Facebook and Google, the other two FANG stocks, are also down.

Investors who have been holding big technology stocks have probably felt pretty proud of themselves over the past few years. But their luck might have run out this month, as Facebook (FB), Amazon (AMZN), Netflix (NFLX) and Google’s parent company Alphabet (GOOGL) have seen a collective decline.

Are you thinking about letting go of these volatile stocks? Here’s what you should know before you decide on an action plan for your investments.

What’s Behind the Double-Digit Drops in FANG Stocks?

Since Oct. 1, the so-called FANG stocks are down in a big way, across the board:

  • Facebook opened at $163.03 on Oct. 1 and closed at $142.09 on Oct. 29, a decline of 12.8 percent. Facebook’s woes began in July when it announced disappointing results in the second quarter. Privacy concerns led to a decline in user growth, and FB investors ran away in droves.
  • Amazon opened at $2,021.99 on Oct. 1 and closed at $1,538.88 on Oct. 29. This represents a tumble of 23.9 percent. On Thursday, Amazon reported third-quarter earnings that were below analysts’ estimates. The company’s outlook for the fourth quarter was also lower than expectations.
  • Netflix opened at $375.85 on Oct. 1 and closed at $284.84 on Oct. 29, dropping 24.2 percent. Netflix missed its targeted subscriber growth in the second quarter but rebounded nicely in the third. It might be the one stock of the four that is on the rebound.
  • Google’s parent company, Alphabet, opened at $1,213.00 on Oct. 1 and closed $1,034.73 at on Oct. 29, a drop of 14.7 percent. Alphabet’s third-quarter earnings were released Oct. 25, showing earnings per share above consensus but revenue below expectations.

Check Out: Selling Your FB Stock? Here Are Smart Ways to Reinvest

What About Apple Stock?

Apple (AAPL) opened at $227.95 on Oct. 1 and closed at $212.24 on Oct. 29, showing a relatively modest loss of 6.9 percent. Apple is predicting strong advertising revenues this year, and has the market dominance to succeed. Apple is not one of the FANG stocks, and tends to behave independently of them, perhaps due to its age and hardware focus.

So, what’s a tech investor to do? That depends on your risk tolerance. If you can withstand these bumps in the road and those that will inevitably follow, you might be rewarded in the end. Some investors will jump in with both feet and “buy the dip” right now.

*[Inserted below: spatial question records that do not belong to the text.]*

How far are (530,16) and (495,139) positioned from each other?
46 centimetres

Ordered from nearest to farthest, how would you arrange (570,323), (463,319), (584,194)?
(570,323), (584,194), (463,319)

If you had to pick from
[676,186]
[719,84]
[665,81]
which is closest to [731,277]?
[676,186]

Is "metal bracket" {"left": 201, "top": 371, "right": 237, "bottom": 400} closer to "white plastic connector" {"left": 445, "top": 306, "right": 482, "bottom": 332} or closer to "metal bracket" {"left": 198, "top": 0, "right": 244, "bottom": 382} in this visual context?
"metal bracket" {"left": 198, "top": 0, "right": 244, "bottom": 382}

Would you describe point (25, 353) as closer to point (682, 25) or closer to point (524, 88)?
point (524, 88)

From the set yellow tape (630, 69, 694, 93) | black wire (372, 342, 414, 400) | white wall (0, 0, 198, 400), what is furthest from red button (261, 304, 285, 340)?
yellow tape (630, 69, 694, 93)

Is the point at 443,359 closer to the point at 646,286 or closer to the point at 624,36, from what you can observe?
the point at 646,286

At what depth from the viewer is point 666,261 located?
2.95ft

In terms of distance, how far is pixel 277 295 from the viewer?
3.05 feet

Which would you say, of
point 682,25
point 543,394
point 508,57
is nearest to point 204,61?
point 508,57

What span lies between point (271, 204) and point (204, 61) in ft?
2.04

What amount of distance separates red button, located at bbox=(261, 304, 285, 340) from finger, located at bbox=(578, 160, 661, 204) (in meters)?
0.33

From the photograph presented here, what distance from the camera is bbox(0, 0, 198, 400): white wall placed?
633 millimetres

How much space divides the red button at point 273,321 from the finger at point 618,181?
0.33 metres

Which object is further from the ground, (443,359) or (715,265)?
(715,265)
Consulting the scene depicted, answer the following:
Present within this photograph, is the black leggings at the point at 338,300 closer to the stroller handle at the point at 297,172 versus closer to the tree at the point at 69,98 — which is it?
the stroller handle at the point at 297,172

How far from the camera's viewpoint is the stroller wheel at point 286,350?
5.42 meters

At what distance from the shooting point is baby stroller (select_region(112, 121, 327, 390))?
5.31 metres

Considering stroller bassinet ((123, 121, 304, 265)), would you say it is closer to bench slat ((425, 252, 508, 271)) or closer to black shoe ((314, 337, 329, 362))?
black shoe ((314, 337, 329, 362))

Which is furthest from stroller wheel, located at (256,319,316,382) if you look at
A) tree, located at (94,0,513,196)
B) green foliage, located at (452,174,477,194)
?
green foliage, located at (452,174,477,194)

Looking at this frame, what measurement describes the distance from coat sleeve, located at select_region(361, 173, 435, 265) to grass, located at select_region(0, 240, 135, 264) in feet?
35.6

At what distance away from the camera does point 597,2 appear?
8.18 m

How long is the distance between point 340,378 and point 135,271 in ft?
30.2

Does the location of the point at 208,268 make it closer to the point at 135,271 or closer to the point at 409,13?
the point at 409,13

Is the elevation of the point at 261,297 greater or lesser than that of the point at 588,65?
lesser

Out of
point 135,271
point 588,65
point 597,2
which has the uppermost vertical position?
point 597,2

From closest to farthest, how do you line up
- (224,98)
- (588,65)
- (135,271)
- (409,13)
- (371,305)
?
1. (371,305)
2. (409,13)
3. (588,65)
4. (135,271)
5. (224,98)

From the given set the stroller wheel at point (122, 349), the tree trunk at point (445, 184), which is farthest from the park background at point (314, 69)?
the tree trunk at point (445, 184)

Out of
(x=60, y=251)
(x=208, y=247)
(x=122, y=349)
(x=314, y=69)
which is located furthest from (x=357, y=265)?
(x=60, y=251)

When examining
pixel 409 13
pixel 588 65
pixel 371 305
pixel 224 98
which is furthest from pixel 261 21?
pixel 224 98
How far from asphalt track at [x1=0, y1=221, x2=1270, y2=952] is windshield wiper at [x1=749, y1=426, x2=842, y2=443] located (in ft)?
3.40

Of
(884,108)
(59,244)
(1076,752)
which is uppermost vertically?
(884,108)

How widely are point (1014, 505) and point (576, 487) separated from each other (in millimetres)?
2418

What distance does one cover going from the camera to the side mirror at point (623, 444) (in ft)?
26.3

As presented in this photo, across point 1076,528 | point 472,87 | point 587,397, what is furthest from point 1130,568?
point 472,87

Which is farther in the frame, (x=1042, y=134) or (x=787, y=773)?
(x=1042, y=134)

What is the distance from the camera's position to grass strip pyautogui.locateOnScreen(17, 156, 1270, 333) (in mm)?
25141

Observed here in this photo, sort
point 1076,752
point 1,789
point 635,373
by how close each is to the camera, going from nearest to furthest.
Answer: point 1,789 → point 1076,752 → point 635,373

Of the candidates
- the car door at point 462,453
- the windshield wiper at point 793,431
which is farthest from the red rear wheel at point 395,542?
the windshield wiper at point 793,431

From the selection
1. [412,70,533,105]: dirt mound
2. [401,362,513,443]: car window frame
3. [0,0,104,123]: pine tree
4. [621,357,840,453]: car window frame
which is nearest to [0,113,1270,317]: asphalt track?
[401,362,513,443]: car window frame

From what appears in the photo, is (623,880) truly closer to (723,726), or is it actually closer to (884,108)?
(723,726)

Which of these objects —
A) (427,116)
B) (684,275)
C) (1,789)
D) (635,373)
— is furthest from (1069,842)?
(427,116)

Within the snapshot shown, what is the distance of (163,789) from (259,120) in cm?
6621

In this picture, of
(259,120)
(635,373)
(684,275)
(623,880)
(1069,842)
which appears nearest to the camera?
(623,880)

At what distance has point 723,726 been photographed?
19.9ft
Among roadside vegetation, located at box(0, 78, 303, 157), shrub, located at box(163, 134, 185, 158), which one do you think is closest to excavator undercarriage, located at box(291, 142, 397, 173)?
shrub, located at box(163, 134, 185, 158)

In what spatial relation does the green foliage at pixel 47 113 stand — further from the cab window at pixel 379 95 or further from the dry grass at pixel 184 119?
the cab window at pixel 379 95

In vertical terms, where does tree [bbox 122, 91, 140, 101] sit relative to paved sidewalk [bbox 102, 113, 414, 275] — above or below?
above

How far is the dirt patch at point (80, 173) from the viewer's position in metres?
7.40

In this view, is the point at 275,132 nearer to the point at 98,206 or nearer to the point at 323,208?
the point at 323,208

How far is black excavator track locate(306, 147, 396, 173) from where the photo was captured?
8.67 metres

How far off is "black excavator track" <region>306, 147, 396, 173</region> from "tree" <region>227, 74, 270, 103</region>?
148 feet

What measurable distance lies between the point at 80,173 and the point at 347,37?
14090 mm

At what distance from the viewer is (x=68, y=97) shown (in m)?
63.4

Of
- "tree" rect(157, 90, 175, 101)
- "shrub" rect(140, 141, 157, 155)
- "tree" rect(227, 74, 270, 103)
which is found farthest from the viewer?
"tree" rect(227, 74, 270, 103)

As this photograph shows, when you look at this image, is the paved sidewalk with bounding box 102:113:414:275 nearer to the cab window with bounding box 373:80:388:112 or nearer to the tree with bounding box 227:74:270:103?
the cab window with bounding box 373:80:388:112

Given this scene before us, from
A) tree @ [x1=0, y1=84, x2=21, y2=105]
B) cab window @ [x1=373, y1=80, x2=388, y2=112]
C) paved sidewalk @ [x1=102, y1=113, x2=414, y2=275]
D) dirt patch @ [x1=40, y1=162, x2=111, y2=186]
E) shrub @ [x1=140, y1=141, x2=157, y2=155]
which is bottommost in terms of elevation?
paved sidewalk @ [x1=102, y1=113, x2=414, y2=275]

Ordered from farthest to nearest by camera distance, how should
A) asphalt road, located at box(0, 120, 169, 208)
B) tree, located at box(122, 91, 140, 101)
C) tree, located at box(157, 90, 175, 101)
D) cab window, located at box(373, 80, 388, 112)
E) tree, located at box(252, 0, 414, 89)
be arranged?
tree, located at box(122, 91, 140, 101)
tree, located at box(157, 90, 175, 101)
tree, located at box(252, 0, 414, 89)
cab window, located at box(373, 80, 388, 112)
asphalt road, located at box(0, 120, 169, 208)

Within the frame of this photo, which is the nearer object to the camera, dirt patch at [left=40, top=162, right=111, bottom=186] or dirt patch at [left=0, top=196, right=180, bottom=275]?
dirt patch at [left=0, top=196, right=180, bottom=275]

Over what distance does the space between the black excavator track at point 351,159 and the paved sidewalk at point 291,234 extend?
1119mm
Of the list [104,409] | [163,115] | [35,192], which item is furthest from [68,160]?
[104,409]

Others will move to more defensive positions, but they might be caught flat-footed when FANG turns around again.

Whether you’ve been holding these stocks since their early days and are sitting on a big gain or you’ve just gotten in and have seen your investment dip, tech stocks are not for the faint of heart. So buckle up — it could be a bumpy ride.